前文学习了R基础的字符串操作函数,这次来学习 stringr
提供的函数。
library(stringr)
eA <- c("eXample-Strinng", "UPPER", "lower")
检测子字符串
- str_detect(string, pattern, negate = FALSE)
- str_which(string, pattern, negate = FALSE)
- str_count(string, pattern = "")
- str_locate(string, pattern)
- str_locate_all(string, pattern)
- str_starts(string, pattern, negate = FALSE)
- str_ends(string, pattern, negate = FALSE)
函数 str_detect
检测是否包含子字符串;str_which
返回检测到子字符串的向量索引;str_count
显示子字符串数目; str_locate
显示子字符串的开始与结束位置;函数 str_starts
和 str_ends
分别检测字符串开头结尾。
> str_detect(eA, "Str")
[1] TRUE FALSE FALSE
> str_which(eA, "Str")
[1] 1
> str_count(eA, "r")
[1] 1 0 1
> str_locate(eA, "Str")
start end
[1,] 9 11
[2,] NA NA
[3,] NA NA
> str_locate_all(eA, "Str")
[[1]]
start end
[1,] 9 11
[[2]]
start end
[[3]]
start end
提取子字符串
- str_sub(string, start = 1L, end = -1L)
- str_subset(string, pattern, negate = FALSE)
- str_extract(string, pattern)
- str_extract_all(string, pattern, simplify = FALSE)

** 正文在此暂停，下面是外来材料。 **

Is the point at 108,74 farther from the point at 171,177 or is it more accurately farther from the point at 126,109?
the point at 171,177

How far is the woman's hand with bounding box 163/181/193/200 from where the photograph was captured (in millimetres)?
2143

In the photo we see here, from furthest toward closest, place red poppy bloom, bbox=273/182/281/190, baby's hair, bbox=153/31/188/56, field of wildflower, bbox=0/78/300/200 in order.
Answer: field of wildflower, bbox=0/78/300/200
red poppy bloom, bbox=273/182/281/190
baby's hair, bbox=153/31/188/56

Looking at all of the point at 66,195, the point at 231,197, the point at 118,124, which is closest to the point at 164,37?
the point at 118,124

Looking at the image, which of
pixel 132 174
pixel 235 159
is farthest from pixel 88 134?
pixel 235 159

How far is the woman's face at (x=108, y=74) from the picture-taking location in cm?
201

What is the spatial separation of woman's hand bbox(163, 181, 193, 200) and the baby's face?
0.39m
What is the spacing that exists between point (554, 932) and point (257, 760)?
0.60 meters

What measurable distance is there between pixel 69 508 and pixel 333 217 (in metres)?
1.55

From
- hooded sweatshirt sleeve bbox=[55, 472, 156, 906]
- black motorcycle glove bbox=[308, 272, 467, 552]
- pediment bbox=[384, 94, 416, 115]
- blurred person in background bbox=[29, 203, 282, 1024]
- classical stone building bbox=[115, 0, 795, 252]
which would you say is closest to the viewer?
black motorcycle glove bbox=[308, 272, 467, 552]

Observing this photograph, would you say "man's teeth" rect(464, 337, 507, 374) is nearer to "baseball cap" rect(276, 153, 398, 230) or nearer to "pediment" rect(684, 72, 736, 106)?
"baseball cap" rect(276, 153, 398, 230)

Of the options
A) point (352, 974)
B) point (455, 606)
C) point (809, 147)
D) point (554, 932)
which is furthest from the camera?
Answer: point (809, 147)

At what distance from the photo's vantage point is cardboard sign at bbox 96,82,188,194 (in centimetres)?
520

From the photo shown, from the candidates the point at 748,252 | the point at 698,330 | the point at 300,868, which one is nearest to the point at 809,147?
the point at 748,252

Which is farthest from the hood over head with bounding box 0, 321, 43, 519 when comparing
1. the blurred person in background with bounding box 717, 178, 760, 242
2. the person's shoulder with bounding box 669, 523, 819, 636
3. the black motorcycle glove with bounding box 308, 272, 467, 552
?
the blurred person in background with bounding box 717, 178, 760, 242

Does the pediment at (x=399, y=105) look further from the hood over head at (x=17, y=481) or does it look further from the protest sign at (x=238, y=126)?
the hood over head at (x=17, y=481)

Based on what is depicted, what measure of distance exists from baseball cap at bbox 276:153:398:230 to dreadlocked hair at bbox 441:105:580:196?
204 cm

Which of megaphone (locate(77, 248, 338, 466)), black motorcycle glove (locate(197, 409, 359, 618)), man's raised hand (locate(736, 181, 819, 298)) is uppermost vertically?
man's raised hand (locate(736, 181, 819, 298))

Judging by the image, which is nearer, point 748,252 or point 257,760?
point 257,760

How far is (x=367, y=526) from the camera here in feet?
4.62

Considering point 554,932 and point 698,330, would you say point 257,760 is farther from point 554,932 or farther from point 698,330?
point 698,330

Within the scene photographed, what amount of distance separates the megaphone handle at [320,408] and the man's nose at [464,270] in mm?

- str_match(string, pattern)
- str_match_all(string, pattern)
函数 str_sub
按位置取子字符串,如果用负数位置表示按 反方向 顺序取,如果位置是0会返回空字符串;函数 str_subset
则是返回包含子字符串的字符串;函数 str_extract
会返回匹配的字符串;函数 str_match
返回多列匹配结果,第一列是整体匹配结果,后面是每一组(正则)匹配结果。
> str_sub(eA, start = 2, end = 6)
[1] "Xampl" "PPER" "ower"
> str_sub(eA, start = -5, end = -1)
[1] "rinng" "UPPER" "lower"
> str_sub(eA, start = -5, end = 0)
[1] "" "" ""
> str_subset(eA, "r")
[1] "eXample-Strinng" "lower"
> str_subset(eA, "R")
[1] "UPPER"
> str_extract(eA, "[a-p]{2,4}")
[1] "ampl" NA "lo"
> str_extract_all(eA, "[a-p]{2,4}")
[[1]]
[1] "ampl" "inng"
[[2]]
character(0)
[[3]]
[1] "lo"
> str_match(eA, "(\\w{3})(-)(\\w{3})")
[,1] [,2] [,3] [,4]
[1,] "ple-Str" "ple" "-" "Str"
[2,] NA NA NA NA
[3,] NA NA NA NA
> str_match_all(eA, "(\\w{3})(-)(\\w{3})")
[[1]]
[,1] [,2] [,3] [,4]
[1,] "ple-Str" "ple" "-" "Str"
[[2]]
[,1] [,2] [,3] [,4]
[[3]]
[,1] [,2] [,3] [,4]
字符串长度
- str_length(string)
- str_pad(string, width, side = c("left", "right", "both"), pad = " ")
- str_trunc(string, width, side = c("right", "left", "center"), ellipsis = "...")
- str_trim(string, side = c("both", "left", "right"))
函数 str_length
返回字符串长度;函数 str_pad
是用指定字符填充字符串到目标长度;函数 str_trunc
是截断字符串到一定长度;函数 str_trim
移除字符串2边空白符。
> str_length(eA)
[1] 15 5 5
> str_pad(eA, width = 20, side = "left", pad = "=")
[1] "=====eXample-Strinng" "===============UPPER" "===============lower"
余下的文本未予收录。